Place pennies on A3, A4, A5, A6, and A7 (we won't be using the B row in the example. Place the dime (or pawn) on A7; this is you.


The movement rules are as follows:


1) When you move in a given orthogonal direction (N, S, E, or W) and DO NOT land on the last penny in that direction, the furthest penny in that direction will move to the next available spot in the opposite direction (the demonstration of this will be much simpler than the language makes it out to be).


2) When you move in a given orthogonal direction and DO land on the last penny in that direction, nothing happens and the layout remains the same.


3) You may move in any orthogonal direction (N, S, E, W), go back and forth, cross your path multiple times, etc. In short, you may go anywhere.

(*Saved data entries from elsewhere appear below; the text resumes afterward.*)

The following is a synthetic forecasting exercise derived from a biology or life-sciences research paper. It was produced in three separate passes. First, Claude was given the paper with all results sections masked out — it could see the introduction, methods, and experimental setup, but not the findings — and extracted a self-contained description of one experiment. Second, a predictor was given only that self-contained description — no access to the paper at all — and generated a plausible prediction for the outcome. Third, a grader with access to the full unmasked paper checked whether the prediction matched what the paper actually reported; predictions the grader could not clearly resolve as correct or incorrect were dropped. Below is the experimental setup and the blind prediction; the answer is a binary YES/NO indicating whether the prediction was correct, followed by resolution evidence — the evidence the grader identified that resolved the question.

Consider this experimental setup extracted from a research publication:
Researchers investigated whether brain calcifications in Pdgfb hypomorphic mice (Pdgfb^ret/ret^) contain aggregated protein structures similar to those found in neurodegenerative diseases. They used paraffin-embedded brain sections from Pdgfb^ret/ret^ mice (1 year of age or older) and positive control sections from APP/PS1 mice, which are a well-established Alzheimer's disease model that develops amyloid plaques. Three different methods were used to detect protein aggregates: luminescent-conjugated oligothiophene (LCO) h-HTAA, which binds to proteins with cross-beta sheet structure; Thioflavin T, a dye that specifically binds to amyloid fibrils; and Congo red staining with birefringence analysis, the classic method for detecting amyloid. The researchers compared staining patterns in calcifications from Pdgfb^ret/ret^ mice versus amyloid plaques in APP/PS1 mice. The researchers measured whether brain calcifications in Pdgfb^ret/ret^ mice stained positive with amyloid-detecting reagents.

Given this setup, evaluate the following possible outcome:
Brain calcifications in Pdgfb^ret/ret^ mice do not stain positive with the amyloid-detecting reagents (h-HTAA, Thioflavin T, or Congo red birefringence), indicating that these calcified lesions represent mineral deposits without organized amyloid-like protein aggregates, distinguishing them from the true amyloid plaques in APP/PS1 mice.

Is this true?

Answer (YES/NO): NO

To get back to the example, move the dime (or pawn) from A7 to A6. This action triggers a movement so that the penny on A3 moves to A8. You moved west; the penny moved east to the next available spot.


Now move to A5. This triggers another movement; the penny on A4 moves to A9. In addition, if you moved back to A6, the penny on A9 would move to A4.


Now, let's try the second scenario. Place pennies on A3, A4, A5, and A6 only. Place the dime (or pawn) on A6.


Once again, move the dime to the west to A5. This triggers the normal movement so that the penny on A3 moves to A7.


Now move west once more to A4. There are no more pennies to the west; therefore, nothing happens and the layout remains the same.


Without further ado, here's today's puzzle:


Place the nickel on A2. The nickel is like a penny in that it takes up a space, but it is unlike a penny in that it is completely immobile.


Now place pennies on A4, A5, A6, A7, B4, B5, and B6. Finally, place the dime (or pawn) on A7.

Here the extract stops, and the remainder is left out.